The pixel representation in its broadest sense samples the objects and uses them to build a vector space. If the sampling is sufficiently dense, it covers everything. How can we loose information? What is wrong?
Let us take an image and sample it as on the left above. The pixels can now be ordered as a long vector with their grey values giving rise to a numerical vector. The length of this vector and, thereby, the dimension of the pixel space is equal to the number of pixels in the image. Different images can only be represented in the same space if they are sampled with the same number of pixels. In the right plot above the first three dimensions of the pixel space is shown. The dots there are vectors in the 3-dimensional space (build by the first three pixels) representing a set of images.
The pixels x1 and x2 are neighboring pixels in the image. This also holds for the pixels x2 and x3. The pixels x1 and x3 however are not neighbors. This is not directly visible in the pixel space. The relations between the axes x1, x2 and x3 are similar: they are perpendicular. The pixel representation itself does not show neither store which pixels are neighboring and which are not. Only if a number of images is represented in the space, by which a cloud of vectors is constructed, the lost relations between the pixels can be reconstructed by computing the correlations between the axes. To do this a set of images is necessary. Thanks to multiple observations the lost information might be reconstructed.
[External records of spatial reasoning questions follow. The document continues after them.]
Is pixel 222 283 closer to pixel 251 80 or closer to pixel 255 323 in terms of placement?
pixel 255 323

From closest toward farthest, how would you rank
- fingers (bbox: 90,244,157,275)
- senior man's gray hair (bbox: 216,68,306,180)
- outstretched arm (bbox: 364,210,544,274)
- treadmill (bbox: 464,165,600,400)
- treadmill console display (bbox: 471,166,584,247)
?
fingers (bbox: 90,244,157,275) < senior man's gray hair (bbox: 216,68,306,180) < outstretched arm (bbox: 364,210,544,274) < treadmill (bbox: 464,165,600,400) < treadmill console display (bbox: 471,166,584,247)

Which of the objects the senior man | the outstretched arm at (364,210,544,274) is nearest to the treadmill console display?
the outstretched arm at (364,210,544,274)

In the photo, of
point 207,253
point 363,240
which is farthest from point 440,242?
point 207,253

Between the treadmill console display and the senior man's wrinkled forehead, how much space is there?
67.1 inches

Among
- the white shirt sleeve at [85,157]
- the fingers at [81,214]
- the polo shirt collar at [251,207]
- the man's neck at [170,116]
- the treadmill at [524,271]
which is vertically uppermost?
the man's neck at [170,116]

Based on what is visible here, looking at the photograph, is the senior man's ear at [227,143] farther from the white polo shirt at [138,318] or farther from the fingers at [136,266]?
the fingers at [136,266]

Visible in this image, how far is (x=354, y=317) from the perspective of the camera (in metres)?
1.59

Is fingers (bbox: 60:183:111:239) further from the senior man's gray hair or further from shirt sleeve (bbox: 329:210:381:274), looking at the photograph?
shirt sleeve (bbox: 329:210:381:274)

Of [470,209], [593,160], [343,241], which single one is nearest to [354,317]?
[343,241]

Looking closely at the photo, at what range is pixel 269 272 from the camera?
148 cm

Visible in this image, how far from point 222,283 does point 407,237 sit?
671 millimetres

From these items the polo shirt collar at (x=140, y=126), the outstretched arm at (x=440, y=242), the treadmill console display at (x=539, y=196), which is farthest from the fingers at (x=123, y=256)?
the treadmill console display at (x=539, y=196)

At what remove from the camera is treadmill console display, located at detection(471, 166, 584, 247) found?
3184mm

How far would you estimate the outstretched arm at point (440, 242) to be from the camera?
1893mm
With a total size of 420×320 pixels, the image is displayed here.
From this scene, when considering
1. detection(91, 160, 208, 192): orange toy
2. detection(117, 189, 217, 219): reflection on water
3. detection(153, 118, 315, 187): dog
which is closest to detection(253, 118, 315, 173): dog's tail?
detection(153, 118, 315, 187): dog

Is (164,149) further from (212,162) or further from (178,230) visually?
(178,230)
If just the pixel representation is given, without the positions of the pixels in the image, it would be very difficult to find out which axis belongs to which pixel. The correlation matrix is very large (e.g. 65000 x 65000 for small images of just 256×256) and many example images would be needed for a proper reconstruction.
Another example that shows that the pixel representation does not use the connectivity pattern of the pixels in the image is illustrated by the above thought experiment. Left shows the original situation: a set of training images, their configuration in the pixel space, a classifier found for this training set and the representation of a test image. Let us now randomly shuffle all pixels in all images in the same way. By this process their connectivity pattern is lost (randomly changed). What happens in the pixel space? Just a set of rotations! The relative configuration of all objects, training images as well as test images, remains the same. Most classifiers are rotation insensitive: they classify all objects in the same way after the rotation. So the classification of a test object is not affected by the random shuffling of the pixels.
This thought experiment illustrates that pixels based classifiers do not use the spatial connectivity of the pixels in the images. In fact, the images are teared into pieces, they are thrown on a heap of isolated pixels and this heap is used to build a classifier. Since any neglection of useful knowledge should be paid by more observations these pixel representations can only be used for large collections of images. Better representations are needed if classifiers have to be constructed from small sets of training data.